• [SOURCE EXCERPT]:
========================

EEUU reactivará vuelos directos con Venezuela para disminuir crisis migratoria fronteriza

Biden officials will resume Venezuela deportations, extend border wall

U.S. officials said Thursday that they will resume direct deportation flights to Venezuela and fast-track construction of new barriers along the southern border, moves aimed at curbing the record number of illegal crossings into the United States under President Biden.

Nearly 500,000 Venezuelans have crossed the southern border since 2020, and U.S. authorities have had little ability to return them as a result of strained U.S. relations with the autocratic government of President Nicolás Maduro.

Biden officials who briefed reporters on the plans Thursday did not say how many deportation flights they planned to send, and declined to discuss negotiations with the Maduro government. The announcement comes two weeks after Biden extended temporary legal status to more than 470,000 Venezuelans living in the United States,saying political and economic turmoil in their homeland made it unsafe to send them home.

Only Venezuelans who arrived before July 31 are eligible for the temporary legal status, and Biden officials said those who have arrived illegally since then will be a priority for the deportation flights.

Venezuelans account for the largest number of migrants staying in badly strained shelters in New York, whose mayor, Eric Adams (D), has become a sharp critic of President Biden’s handling of border issues. Other Democrats have criticized Biden for leaving in place U.S. economic sanctions on Venezuela that they say are driving even more people to flee.

The Maduro government issued a statement Thursday acknowledging the deal while blaming the exodus of its citizens on U.S. policies it denounced as a “directconsequence of coercive unilateral measures and the blockade of our economy.”

More than 7 million Venezuelans have left their nation over the past decade, and many of those making the dangerous trek through Panama’s Darien jungle en route to the United States have been living in Colombia, Ecuador and other nations in the region. They now risk a return to a country roiled by food shortages, power blackouts and organized crime.

========================

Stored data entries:
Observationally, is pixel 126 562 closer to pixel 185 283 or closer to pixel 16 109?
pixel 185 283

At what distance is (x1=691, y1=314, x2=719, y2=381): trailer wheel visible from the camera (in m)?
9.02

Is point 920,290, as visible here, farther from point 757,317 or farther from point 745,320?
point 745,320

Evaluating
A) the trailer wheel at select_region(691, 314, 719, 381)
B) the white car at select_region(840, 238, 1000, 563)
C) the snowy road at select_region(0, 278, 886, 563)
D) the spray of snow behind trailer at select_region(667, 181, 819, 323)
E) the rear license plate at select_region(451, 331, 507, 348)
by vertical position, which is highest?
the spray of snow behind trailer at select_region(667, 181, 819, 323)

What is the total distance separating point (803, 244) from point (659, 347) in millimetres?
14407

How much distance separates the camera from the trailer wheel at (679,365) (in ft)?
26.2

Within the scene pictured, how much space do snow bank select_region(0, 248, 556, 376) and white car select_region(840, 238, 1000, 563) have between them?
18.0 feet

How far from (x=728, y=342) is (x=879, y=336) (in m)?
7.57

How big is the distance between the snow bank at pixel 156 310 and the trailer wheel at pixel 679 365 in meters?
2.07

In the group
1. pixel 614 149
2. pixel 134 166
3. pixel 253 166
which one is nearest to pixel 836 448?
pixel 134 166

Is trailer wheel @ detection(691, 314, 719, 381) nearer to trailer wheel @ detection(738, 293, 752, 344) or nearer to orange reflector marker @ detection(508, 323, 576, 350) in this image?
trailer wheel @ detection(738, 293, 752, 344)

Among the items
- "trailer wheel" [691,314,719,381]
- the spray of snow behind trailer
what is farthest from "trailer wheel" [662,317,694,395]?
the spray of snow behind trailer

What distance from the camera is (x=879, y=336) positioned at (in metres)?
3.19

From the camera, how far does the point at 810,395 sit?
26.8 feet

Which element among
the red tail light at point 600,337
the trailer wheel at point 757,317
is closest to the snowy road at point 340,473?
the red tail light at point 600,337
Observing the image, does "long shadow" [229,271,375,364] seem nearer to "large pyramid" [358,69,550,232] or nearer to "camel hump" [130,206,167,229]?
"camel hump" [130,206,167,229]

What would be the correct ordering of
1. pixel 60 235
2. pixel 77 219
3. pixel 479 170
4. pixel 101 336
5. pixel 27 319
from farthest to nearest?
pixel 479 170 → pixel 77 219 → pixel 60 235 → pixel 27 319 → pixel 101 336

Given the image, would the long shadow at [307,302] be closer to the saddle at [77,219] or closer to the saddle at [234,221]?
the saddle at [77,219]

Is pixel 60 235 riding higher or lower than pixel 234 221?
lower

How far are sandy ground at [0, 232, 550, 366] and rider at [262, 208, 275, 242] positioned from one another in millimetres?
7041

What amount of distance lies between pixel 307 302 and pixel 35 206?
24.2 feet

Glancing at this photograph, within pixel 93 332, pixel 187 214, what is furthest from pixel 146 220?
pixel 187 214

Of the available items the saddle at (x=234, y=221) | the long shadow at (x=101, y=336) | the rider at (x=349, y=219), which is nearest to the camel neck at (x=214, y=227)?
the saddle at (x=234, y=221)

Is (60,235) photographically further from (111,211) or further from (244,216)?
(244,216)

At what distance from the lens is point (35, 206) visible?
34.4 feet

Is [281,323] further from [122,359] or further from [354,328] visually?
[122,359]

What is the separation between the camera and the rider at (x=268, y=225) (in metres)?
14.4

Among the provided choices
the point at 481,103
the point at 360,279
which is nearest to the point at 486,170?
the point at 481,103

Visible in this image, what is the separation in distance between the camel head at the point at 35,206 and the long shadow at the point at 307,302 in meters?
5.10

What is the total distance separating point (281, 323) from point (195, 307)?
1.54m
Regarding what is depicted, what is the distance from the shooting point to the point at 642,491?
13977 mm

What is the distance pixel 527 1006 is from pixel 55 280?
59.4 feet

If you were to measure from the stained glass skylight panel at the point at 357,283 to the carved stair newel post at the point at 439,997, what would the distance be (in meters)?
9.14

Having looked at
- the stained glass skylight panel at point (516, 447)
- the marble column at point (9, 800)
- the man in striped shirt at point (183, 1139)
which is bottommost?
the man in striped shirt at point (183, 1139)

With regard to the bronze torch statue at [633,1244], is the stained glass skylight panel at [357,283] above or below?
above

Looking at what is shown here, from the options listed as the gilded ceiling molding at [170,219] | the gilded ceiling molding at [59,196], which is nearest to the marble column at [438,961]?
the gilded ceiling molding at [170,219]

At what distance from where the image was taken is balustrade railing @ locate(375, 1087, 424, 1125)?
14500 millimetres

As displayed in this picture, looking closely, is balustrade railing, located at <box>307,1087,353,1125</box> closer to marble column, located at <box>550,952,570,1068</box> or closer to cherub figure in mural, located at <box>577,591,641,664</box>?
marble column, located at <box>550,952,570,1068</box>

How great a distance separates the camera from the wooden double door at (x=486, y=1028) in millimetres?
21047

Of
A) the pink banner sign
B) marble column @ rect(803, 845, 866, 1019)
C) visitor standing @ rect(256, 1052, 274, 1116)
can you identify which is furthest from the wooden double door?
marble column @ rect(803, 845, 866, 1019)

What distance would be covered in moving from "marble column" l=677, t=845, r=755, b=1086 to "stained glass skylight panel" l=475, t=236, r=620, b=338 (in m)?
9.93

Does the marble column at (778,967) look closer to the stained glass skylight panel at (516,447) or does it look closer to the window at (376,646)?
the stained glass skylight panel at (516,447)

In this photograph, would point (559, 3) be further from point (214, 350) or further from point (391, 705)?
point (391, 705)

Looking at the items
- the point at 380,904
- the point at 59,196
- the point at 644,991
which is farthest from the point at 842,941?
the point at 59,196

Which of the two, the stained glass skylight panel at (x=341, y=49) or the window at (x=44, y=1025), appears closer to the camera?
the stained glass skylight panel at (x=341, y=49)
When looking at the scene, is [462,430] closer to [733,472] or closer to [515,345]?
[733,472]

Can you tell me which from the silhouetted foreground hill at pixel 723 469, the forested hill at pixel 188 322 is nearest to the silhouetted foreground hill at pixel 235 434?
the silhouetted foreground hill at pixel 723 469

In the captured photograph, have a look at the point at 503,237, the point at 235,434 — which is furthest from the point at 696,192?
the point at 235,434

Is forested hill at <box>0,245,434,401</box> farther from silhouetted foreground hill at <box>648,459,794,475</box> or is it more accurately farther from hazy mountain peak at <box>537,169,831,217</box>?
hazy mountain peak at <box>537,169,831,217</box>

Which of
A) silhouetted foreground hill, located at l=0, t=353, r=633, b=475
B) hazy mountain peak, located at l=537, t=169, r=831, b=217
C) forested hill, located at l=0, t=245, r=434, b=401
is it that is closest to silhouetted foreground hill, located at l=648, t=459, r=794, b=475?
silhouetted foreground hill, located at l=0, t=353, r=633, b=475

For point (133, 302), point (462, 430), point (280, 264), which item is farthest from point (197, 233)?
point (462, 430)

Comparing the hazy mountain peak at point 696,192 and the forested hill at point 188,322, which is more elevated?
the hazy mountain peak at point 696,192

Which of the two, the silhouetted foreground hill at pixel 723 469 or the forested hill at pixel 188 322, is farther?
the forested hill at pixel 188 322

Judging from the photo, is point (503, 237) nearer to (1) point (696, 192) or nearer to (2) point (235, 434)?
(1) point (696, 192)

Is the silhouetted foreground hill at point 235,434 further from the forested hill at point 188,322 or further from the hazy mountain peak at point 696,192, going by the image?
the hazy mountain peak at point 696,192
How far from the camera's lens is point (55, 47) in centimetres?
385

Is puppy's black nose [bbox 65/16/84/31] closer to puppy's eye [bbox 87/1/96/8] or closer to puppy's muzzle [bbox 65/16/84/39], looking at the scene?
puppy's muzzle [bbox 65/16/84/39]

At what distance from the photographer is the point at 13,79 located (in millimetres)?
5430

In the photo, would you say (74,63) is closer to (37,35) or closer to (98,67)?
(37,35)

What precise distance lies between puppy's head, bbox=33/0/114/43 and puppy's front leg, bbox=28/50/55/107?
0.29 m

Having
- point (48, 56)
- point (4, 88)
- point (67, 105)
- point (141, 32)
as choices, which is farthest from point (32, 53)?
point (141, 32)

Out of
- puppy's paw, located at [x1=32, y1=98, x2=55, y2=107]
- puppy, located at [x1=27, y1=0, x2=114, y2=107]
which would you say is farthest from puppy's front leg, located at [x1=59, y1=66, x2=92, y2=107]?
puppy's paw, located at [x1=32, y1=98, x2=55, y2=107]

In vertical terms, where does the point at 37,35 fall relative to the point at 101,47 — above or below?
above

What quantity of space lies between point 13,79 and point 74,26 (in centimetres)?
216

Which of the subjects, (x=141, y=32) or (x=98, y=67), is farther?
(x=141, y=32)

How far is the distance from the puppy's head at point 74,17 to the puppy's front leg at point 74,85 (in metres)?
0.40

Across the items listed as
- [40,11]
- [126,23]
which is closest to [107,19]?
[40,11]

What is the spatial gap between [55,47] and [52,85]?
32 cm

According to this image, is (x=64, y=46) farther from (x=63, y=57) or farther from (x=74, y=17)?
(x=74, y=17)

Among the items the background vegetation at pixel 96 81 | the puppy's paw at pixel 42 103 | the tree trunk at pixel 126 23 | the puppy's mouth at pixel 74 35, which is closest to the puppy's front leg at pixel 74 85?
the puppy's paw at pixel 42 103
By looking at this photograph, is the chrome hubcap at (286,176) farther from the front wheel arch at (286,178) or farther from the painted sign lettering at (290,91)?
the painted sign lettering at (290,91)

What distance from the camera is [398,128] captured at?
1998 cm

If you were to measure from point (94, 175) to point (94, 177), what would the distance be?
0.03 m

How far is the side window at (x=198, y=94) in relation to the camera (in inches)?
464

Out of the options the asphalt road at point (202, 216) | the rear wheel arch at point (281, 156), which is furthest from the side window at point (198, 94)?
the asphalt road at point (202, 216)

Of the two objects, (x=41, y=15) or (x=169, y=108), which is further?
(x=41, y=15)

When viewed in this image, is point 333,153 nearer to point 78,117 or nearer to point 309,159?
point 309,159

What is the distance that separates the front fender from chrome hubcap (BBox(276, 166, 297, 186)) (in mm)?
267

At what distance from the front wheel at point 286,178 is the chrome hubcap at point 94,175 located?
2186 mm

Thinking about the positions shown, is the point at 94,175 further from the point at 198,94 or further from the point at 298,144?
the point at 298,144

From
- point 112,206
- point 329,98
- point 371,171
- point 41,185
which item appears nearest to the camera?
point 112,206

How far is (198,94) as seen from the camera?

========================

• [THE TASK]: According to the article on Venezuela deportations, which Venezuelans are eligible for the temporary legal status? The entries bear no relation to the article.

• [SOLVED PROBLEM]: Only Venezuelans who arrived before July 31.